As of the end of the third quarter of 2025, Jinfuzhi Liquor had cash and cash equivalents of 367 million yuan, while short-term borrowings were 270 million yuan, and notes payable and accounts payable were 282 million yuan. Cash alone is not sufficient to comfortably cover short-term debt.

From an industry perspective, Jinfuzhi Liquor’s space for survival is being rapidly compressed. The Matthew effect is now prominent in the liquor industry: nationwide well-known brands continue to move downward and squeeze smaller players, while within the province the leading companies—Gujinggong Liquor, Kouzi Jiu, and Yingjia Gongan—have deep roots. Jinfuzhi Liquor is completely on a different scale from other “Anhui liquor’s Three Heroes.”
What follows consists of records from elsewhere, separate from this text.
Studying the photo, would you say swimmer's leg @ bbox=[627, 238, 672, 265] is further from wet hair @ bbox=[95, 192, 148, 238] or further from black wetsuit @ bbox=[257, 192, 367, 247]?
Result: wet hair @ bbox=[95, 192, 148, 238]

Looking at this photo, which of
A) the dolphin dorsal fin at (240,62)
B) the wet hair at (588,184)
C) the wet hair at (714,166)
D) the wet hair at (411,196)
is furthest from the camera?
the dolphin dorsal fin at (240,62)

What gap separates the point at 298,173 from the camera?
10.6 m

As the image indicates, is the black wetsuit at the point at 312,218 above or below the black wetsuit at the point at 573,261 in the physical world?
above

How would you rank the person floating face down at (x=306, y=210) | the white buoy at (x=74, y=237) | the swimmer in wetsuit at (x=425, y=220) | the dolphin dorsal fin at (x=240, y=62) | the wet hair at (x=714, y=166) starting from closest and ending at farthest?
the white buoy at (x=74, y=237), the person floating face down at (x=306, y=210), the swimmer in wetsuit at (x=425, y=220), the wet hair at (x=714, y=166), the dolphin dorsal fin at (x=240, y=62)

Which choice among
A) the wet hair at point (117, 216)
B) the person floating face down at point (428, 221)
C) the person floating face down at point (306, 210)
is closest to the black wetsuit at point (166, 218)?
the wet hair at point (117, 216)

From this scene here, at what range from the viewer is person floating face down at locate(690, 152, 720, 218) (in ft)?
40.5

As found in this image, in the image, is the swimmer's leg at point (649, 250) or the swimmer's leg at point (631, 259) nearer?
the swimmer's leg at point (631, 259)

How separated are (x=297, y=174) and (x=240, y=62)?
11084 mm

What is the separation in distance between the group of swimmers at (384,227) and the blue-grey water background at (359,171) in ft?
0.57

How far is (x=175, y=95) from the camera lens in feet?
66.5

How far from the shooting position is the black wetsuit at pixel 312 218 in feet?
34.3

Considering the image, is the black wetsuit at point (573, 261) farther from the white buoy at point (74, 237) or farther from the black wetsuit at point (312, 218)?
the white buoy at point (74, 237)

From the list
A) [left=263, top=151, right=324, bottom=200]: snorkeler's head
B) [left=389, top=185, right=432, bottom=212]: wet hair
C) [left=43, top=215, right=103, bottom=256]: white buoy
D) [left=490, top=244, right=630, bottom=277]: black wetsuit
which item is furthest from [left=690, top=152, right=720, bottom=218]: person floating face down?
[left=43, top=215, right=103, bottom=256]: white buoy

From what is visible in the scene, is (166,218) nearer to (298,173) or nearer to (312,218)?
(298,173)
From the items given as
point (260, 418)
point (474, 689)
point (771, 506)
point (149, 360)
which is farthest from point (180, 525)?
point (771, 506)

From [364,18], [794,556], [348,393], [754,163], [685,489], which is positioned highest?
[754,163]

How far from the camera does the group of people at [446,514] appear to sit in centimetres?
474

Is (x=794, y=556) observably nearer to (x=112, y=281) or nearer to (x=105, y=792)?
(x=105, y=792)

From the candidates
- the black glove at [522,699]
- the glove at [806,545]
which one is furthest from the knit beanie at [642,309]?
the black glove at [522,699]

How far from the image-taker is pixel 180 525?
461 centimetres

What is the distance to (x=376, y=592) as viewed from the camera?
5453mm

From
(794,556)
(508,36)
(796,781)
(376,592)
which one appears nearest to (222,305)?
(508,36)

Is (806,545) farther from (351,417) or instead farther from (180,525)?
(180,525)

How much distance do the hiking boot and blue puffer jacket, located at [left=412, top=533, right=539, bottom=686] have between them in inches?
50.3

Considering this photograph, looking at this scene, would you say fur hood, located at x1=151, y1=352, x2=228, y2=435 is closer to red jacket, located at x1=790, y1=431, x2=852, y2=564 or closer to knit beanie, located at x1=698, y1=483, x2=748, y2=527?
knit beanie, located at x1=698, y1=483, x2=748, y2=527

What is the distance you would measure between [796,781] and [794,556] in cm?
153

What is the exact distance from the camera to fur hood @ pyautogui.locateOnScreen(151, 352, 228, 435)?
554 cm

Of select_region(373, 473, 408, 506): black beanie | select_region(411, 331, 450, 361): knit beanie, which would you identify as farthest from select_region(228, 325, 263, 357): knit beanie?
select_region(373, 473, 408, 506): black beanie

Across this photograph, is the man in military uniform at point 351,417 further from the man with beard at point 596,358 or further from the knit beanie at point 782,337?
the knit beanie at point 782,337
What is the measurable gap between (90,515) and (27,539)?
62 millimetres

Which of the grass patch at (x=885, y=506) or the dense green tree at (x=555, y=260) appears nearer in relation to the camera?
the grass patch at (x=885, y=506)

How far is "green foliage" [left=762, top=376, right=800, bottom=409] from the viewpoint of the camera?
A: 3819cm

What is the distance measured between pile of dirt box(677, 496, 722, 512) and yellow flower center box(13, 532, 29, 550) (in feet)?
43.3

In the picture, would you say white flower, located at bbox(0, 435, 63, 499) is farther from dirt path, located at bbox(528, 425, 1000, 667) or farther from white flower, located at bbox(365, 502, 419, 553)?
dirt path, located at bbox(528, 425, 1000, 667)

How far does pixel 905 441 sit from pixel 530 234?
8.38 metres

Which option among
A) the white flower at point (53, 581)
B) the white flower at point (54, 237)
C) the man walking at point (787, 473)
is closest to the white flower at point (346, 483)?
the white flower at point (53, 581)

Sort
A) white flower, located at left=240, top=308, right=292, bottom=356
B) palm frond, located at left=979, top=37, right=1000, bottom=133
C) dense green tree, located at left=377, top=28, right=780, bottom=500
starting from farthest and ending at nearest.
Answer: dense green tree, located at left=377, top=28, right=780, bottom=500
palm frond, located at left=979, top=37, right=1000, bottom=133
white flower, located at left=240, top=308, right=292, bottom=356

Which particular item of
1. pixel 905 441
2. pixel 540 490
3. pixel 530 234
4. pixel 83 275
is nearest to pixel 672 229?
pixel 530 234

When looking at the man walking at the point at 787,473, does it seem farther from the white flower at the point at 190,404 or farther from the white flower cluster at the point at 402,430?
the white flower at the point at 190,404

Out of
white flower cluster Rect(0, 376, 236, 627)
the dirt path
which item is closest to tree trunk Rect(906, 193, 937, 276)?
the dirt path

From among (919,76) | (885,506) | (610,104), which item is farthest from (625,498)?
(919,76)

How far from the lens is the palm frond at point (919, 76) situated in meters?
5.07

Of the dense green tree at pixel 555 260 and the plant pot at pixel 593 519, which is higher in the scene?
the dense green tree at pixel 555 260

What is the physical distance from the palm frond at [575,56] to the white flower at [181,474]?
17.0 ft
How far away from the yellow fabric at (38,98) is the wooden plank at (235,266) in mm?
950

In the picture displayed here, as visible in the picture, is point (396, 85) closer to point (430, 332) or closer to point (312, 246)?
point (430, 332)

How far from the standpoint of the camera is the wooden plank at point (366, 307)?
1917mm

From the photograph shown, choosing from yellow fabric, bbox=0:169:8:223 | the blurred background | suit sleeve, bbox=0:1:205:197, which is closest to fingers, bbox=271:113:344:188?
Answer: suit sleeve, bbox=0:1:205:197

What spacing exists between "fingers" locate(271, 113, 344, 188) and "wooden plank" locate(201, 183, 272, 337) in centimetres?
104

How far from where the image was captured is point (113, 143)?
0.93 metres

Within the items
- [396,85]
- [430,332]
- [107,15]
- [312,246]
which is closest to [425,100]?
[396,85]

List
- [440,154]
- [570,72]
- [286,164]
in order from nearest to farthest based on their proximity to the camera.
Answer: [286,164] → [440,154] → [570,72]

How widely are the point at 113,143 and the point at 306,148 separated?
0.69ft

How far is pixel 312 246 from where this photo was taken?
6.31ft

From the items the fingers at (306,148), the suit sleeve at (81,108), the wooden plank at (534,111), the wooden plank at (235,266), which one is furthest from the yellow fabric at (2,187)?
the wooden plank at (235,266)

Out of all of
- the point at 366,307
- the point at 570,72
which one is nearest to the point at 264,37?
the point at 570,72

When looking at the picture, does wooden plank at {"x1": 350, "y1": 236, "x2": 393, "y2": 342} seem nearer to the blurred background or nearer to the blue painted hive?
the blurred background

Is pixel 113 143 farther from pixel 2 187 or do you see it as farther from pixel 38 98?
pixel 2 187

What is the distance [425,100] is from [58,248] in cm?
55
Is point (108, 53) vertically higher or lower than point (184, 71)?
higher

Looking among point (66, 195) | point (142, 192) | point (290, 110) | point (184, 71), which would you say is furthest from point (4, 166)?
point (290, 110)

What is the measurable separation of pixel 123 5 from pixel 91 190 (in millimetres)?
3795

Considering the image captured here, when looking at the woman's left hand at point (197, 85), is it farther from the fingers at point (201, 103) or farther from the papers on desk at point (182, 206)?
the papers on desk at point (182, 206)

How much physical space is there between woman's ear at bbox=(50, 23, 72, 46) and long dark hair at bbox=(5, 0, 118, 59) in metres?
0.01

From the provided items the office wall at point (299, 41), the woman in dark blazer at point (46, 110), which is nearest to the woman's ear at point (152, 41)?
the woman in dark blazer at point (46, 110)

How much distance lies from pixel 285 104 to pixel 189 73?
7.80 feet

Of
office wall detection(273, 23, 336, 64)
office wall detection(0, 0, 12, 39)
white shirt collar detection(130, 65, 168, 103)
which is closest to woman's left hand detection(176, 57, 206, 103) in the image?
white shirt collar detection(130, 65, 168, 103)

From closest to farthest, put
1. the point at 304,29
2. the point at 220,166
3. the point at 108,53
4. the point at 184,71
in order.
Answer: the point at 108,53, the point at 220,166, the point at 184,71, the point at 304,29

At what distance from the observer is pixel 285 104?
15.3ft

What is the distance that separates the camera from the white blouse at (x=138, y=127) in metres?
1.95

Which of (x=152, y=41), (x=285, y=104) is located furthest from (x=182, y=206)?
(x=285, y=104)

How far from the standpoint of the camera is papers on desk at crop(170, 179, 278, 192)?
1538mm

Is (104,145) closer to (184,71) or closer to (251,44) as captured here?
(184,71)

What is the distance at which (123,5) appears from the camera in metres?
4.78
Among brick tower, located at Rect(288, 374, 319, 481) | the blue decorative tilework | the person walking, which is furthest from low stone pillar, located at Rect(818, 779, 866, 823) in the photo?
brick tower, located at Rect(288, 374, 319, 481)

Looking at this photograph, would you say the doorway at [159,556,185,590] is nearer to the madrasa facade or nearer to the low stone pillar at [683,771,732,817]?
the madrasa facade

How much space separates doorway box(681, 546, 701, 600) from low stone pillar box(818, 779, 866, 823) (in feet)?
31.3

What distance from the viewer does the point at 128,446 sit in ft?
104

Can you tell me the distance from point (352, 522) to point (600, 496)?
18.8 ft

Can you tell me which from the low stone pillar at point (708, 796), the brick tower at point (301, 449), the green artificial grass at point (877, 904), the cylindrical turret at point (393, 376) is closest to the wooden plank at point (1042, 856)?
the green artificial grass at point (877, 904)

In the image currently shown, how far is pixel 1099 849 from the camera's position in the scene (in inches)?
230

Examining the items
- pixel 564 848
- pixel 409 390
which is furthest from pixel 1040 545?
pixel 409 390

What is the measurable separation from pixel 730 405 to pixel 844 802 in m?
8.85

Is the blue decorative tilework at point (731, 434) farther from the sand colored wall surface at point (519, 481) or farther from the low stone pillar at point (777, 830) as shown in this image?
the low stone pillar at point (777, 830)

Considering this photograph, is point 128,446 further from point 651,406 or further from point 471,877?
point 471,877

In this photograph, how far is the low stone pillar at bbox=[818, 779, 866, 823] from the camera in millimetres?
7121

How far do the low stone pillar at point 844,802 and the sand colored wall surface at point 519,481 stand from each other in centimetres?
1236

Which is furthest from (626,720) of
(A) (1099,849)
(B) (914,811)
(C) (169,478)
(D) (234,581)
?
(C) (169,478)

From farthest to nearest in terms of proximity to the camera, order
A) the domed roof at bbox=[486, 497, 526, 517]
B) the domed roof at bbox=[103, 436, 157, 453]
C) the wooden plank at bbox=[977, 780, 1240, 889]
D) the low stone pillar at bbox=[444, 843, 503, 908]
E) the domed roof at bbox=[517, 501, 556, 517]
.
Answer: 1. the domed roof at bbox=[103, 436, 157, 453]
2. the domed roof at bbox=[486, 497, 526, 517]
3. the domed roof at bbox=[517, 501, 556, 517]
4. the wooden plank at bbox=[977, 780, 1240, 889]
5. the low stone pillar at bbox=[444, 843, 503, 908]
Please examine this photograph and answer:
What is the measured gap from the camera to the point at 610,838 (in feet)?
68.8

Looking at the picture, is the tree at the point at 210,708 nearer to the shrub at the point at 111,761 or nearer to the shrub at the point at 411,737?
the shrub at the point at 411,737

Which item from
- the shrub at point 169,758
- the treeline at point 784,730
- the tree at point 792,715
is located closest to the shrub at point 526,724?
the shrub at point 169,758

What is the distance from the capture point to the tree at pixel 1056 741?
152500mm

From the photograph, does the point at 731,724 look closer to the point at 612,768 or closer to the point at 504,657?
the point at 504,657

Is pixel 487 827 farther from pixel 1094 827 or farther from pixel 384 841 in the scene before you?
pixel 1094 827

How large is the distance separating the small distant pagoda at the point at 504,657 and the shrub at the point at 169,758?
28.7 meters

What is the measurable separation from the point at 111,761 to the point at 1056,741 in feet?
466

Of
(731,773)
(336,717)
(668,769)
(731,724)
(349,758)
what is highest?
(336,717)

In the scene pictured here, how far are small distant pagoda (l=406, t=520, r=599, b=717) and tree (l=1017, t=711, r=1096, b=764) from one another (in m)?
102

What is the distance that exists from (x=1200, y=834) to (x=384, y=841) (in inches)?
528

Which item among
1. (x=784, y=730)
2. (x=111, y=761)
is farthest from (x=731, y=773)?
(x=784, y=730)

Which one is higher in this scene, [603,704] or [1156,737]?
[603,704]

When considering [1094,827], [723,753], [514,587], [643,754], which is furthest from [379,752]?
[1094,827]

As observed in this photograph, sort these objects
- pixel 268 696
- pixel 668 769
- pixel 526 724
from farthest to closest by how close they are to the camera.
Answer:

In the cold winter of competition among existing players, for regional liquor enterprises lacking a strong brand moat and advantages in core price bands, the path to break through is exceptionally difficult.

Conclusion

This “change of leadership” at Jinfuzhi Liquor is far from a routine executive reshuffle. It is a helpless choice made under the multiple pressures of consecutive losses, setbacks in reform, and cash flow stress.

With chairman Xie Mingming taking direct control of operations, it is more like a “stay and defend the territory” battle. His primary task may not be to realize grand dreams of nationwide expansion or high-end positioning, but rather to stabilize the Fuyang base market and stop the momentum of continuous “blood loss.”

CR’s entry once brought hopes of transformation, but its experience in the beer industry was not successfully replicated in the liquor track—instead, the aggressive reforms only intensified the pains.

Now, the strategic focus has shifted from expansion back to defense; from pursuing scale to “preserving survival.”

For investors, it is necessary to recognize clearly that Jinfuzhi Liquor’s predicament is a concentrated outbreak of multiple long-term problems, including product structure, brand power, the channel system, and management effectiveness. Relying on just one round of personnel adjustment makes it difficult to turn things around in the short term.

In the future, whether Jinfuzhi Liquor, under Xie Mingming’s leadership, can effectively integrate internal and external resources, focus on core markets, optimize its product structure, and strictly control expenses will be the key to determining whether it can escape the mire of losses.

Against the backdrop of deep adjustments in the liquor industry, this old brand’s path to resurgence is destined to be long and full of setbacks.

As for where Jinfuzhi Liquor will go in the future, Bowang Finance will continue to monitor.